RECORDS TO PROCESS.
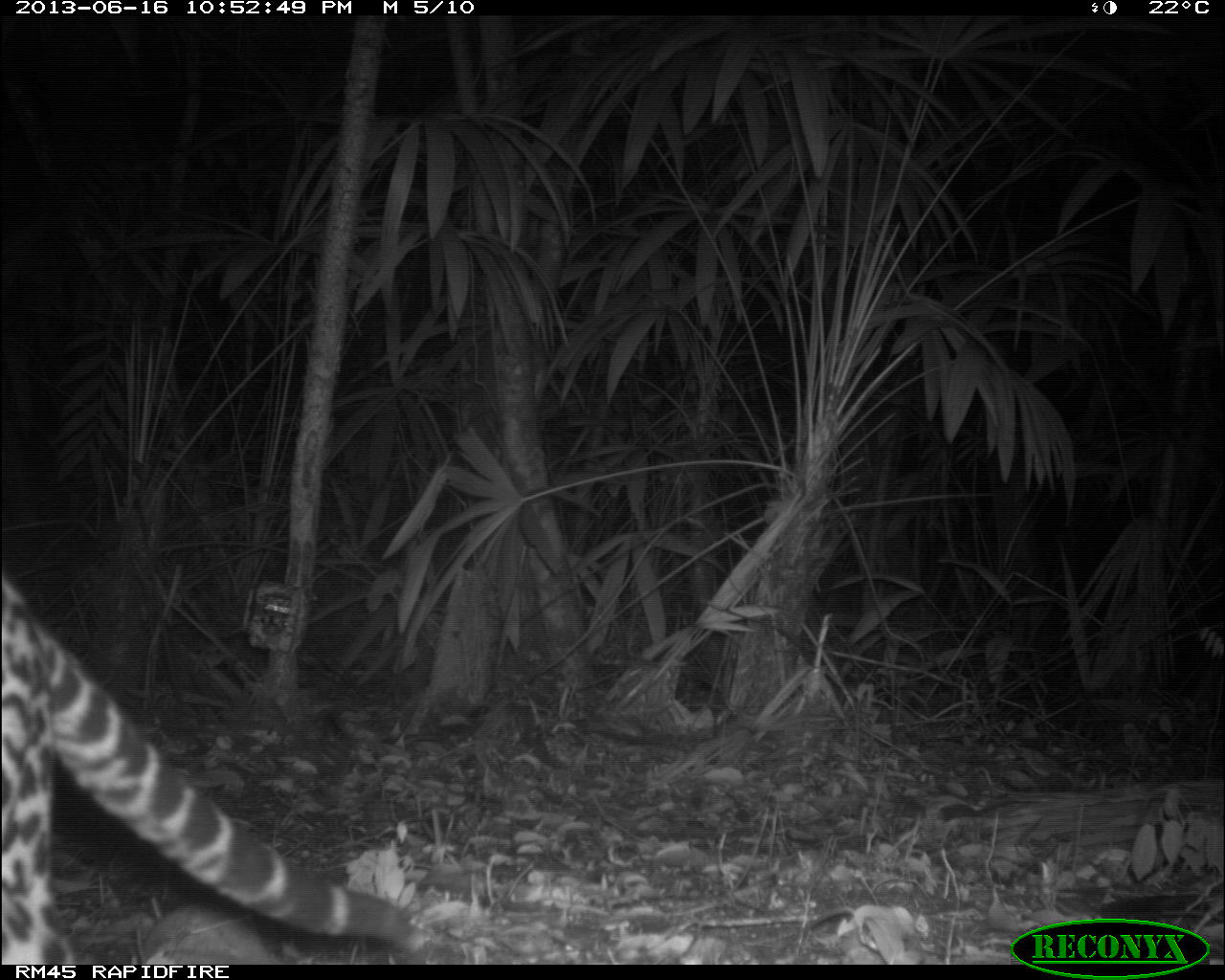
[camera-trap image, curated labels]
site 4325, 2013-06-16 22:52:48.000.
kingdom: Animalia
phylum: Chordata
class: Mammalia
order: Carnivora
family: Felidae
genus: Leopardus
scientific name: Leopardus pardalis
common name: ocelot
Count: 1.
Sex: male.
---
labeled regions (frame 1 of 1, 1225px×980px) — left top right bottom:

TASK OBJECTIVE. Would you write out all of the records exactly, omitting the pictures?

RESPONSE BELOW.
[camera-trap image, curated labels]
site 4325, 2013-06-16 22:52:48.000.
kingdom: Animalia
phylum: Chordata
class: Mammalia
order: Carnivora
family: Felidae
genus: Leopardus
scientific name: Leopardus pardalis
common name: ocelot
Count: 1.
Sex: male.
---
labeled regions (frame 1 of 1, 1225px×980px) — left top right bottom:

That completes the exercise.